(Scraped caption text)

┌──

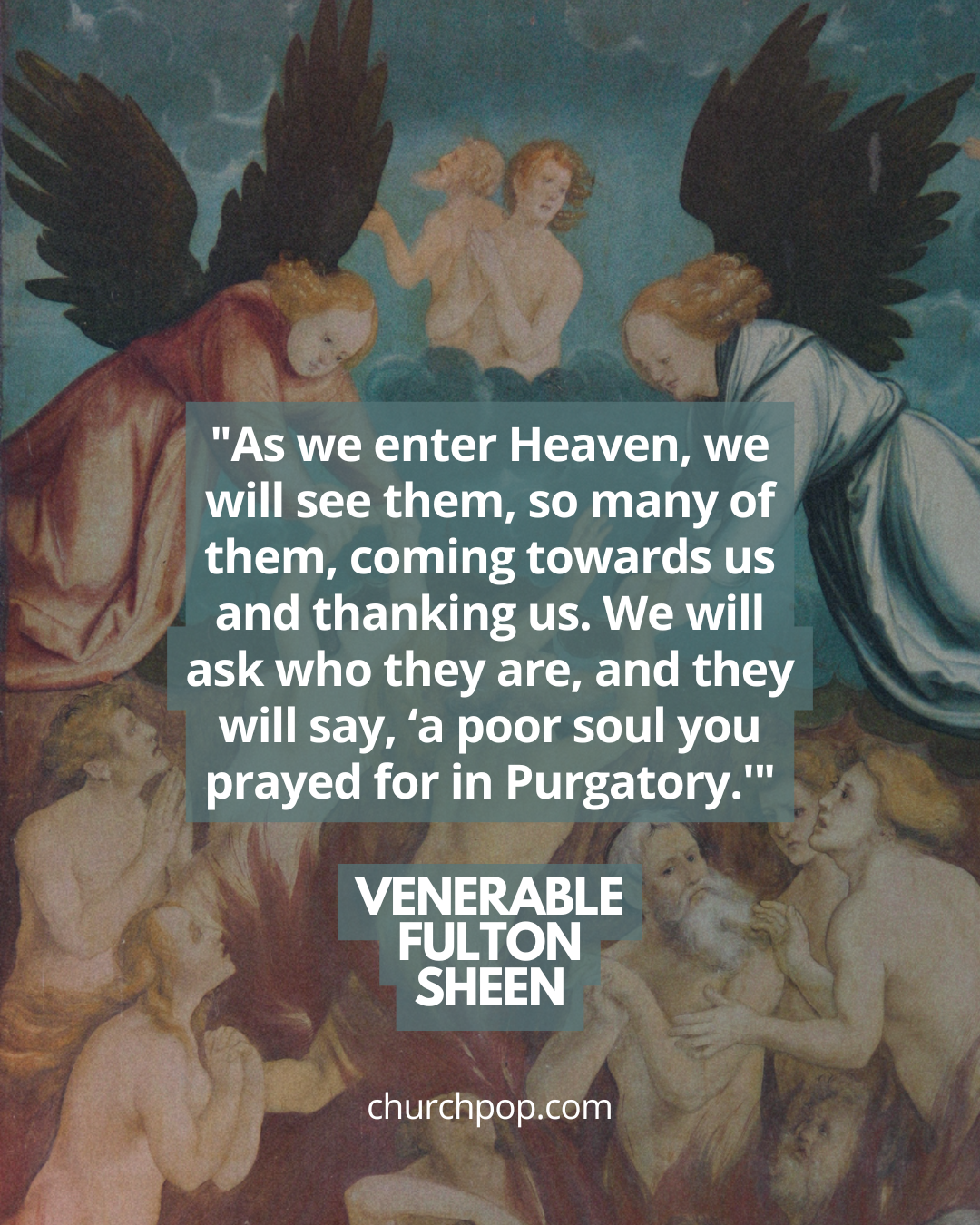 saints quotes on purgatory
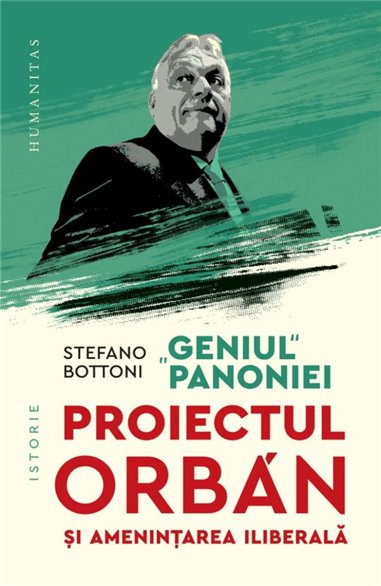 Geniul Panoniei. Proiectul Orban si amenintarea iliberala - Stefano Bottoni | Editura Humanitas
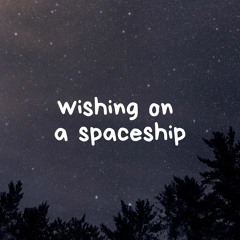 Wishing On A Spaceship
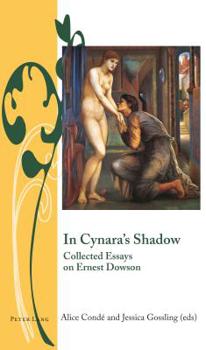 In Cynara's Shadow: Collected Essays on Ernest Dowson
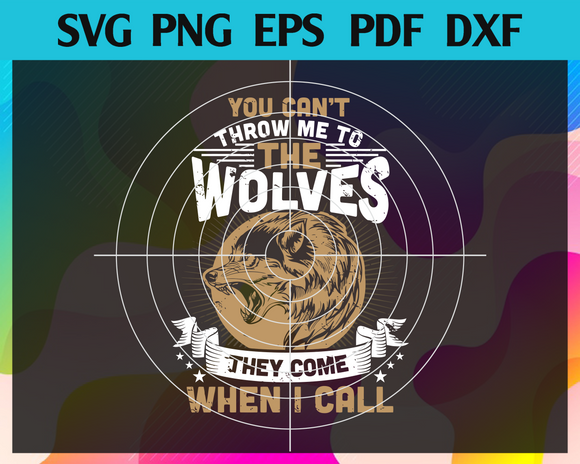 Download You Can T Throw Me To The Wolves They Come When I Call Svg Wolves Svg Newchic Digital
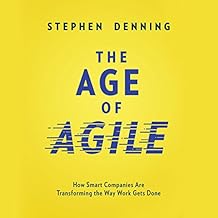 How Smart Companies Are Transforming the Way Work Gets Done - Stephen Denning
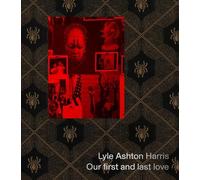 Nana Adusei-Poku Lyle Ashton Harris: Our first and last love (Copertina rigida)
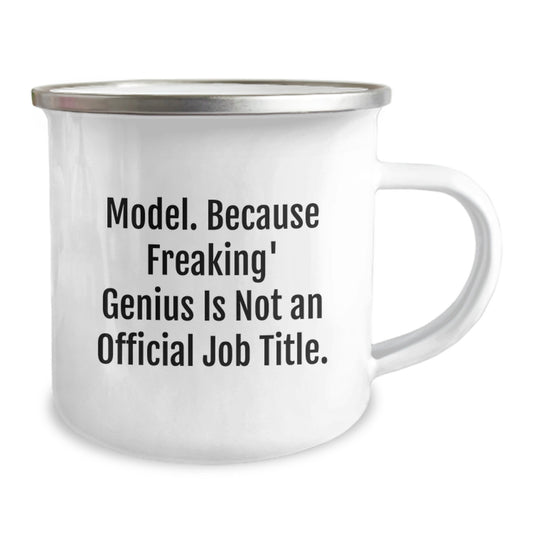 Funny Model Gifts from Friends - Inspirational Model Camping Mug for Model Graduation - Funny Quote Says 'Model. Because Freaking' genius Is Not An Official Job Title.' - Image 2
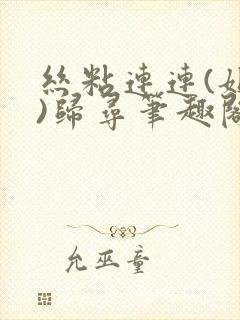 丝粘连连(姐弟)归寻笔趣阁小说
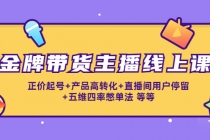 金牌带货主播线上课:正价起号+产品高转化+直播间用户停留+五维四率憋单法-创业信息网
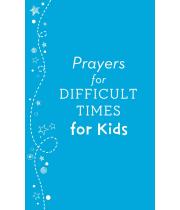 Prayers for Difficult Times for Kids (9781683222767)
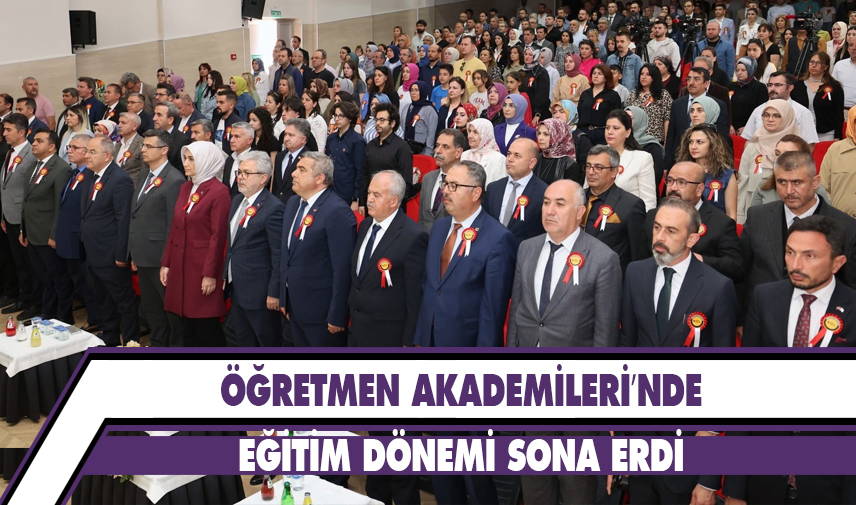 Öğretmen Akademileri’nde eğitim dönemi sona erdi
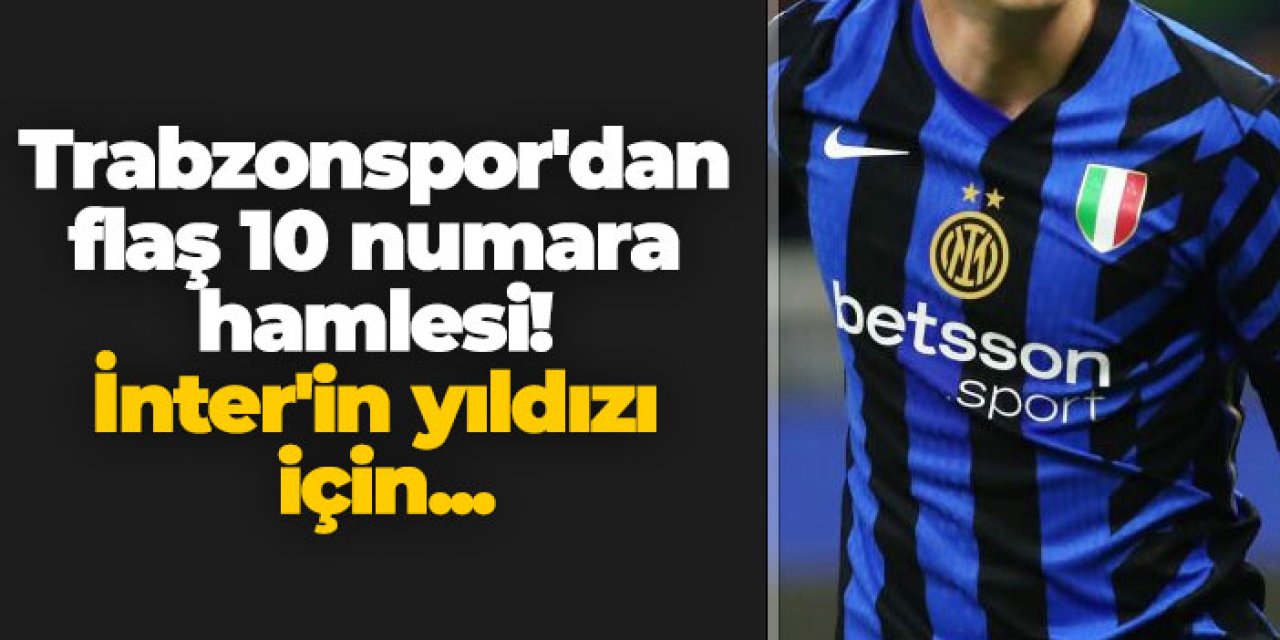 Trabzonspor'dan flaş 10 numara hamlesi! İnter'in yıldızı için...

└──

### Request
Repeat every item above word for word, leaving out the pictures.

### Your response
 saints quotes on purgatory
 Geniul Panoniei. Proiectul Orban si amenintarea iliberala - Stefano Bottoni | Editura Humanitas
 Wishing On A Spaceship
 In Cynara's Shadow: Collected Essays on Ernest Dowson
 Download You Can T Throw Me To The Wolves They Come When I Call Svg Wolves Svg Newchic Digital
 How Smart Companies Are Transforming the Way Work Gets Done - Stephen Denning
 Nana Adusei-Poku Lyle Ashton Harris: Our first and last love (Copertina rigida)
 Funny Model Gifts from Friends - Inspirational Model Camping Mug for Model Graduation - Funny Quote Says 'Model. Because Freaking' genius Is Not An Official Job Title.' - Image 2
 丝粘连连(姐弟)归寻笔趣阁小说
 金牌带货主播线上课:正价起号+产品高转化+直播间用户停留+五维四率憋单法-创业信息网
 Prayers for Difficult Times for Kids (9781683222767)
 Öğretmen Akademileri’nde eğitim dönemi sona erdi
 Trabzonspor'dan flaş 10 numara hamlesi! İnter'in yıldızı için...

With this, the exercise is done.